***** MATERIAL FOR THIS TASK *****

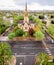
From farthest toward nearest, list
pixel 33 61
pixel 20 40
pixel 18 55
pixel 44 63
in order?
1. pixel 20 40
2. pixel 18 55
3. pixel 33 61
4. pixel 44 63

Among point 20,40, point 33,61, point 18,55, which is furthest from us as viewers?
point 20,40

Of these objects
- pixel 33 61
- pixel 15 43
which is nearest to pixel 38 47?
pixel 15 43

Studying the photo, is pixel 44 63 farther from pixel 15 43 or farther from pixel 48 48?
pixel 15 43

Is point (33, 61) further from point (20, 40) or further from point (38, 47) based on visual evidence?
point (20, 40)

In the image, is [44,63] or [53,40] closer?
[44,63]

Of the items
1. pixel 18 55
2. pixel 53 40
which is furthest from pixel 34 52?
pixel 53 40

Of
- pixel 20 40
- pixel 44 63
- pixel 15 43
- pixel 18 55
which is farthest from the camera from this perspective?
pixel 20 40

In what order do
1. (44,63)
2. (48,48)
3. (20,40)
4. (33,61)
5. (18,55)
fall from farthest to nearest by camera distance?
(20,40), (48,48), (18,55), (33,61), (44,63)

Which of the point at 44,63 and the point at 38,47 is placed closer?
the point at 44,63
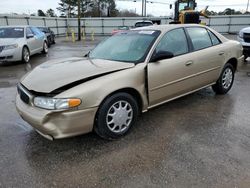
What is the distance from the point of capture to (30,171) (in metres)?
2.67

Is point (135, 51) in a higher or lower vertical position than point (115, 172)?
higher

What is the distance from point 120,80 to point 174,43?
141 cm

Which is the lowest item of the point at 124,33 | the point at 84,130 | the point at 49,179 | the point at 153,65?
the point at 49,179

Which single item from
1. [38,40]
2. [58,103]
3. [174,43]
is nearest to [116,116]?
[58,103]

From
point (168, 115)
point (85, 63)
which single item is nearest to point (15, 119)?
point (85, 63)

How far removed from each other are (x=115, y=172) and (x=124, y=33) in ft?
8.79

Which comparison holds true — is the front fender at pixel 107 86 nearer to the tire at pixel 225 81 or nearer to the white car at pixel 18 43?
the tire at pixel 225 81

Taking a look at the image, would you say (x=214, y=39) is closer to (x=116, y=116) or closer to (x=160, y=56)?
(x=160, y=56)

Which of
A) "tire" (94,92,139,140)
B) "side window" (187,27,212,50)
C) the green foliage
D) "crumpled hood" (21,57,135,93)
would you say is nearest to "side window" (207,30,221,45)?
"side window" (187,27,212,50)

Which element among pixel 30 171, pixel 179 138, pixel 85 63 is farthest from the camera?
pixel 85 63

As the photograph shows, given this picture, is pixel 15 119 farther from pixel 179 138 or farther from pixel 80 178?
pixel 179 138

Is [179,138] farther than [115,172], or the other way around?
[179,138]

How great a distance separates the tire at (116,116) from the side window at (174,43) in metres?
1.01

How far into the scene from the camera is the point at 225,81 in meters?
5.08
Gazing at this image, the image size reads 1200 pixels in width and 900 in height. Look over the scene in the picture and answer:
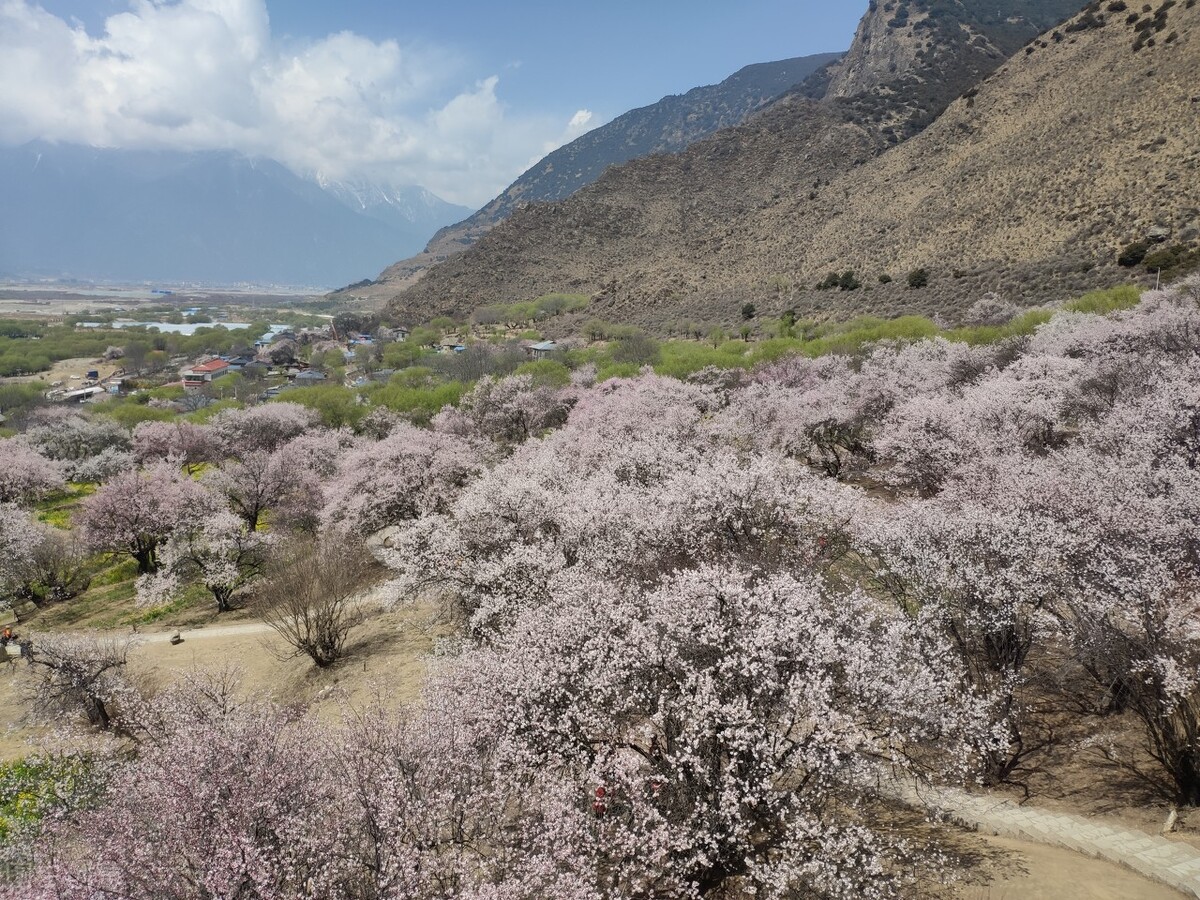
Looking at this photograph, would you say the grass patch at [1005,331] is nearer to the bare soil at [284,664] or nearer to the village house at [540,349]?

*****

Can you lay out the stretch from the line containing "Taking a look" through the end of the rows as a Markdown table with the columns No. and Line, skipping blank lines and leaving out the pictures?

> [OUTPUT OF THE TASK]:
| No. | Line |
|---|---|
| 1 | Taking a look at the image, would you say (x=214, y=39) is closer to (x=116, y=116) or closer to (x=160, y=56)? |
| 2 | (x=160, y=56) |
| 3 | Which of |
| 4 | A) "tire" (94,92,139,140) |
| 5 | B) "side window" (187,27,212,50) |
| 6 | C) the green foliage |
| 7 | D) "crumpled hood" (21,57,135,93) |
| 8 | would you say is nearest to "side window" (207,30,221,45)? |
| 9 | "side window" (187,27,212,50) |
| 10 | Which element among pixel 30 171, pixel 179 138, pixel 85 63 is farthest from the camera? |
| 11 | pixel 85 63 |
| 12 | As the photograph shows, given this picture, is pixel 15 119 farther from pixel 179 138 or farther from pixel 80 178? |
| 13 | pixel 179 138 |
| 14 | Is [179,138] farther than [115,172], or the other way around? |
| 15 | [179,138] |
| 16 | How great a distance separates the tire at (116,116) from the side window at (174,43) in metres? |
| 17 | 1.01 |
| 18 | How far into the scene from the camera is the point at 225,81 in meters? |
| 19 | 5.08 |
| 20 | Gazing at this image, the image size reads 1200 pixels in width and 900 in height. Look over the scene in the picture and answer: |
| 21 | Looking at this photograph, would you say the grass patch at [1005,331] is nearer to the bare soil at [284,664] or nearer to the village house at [540,349]? |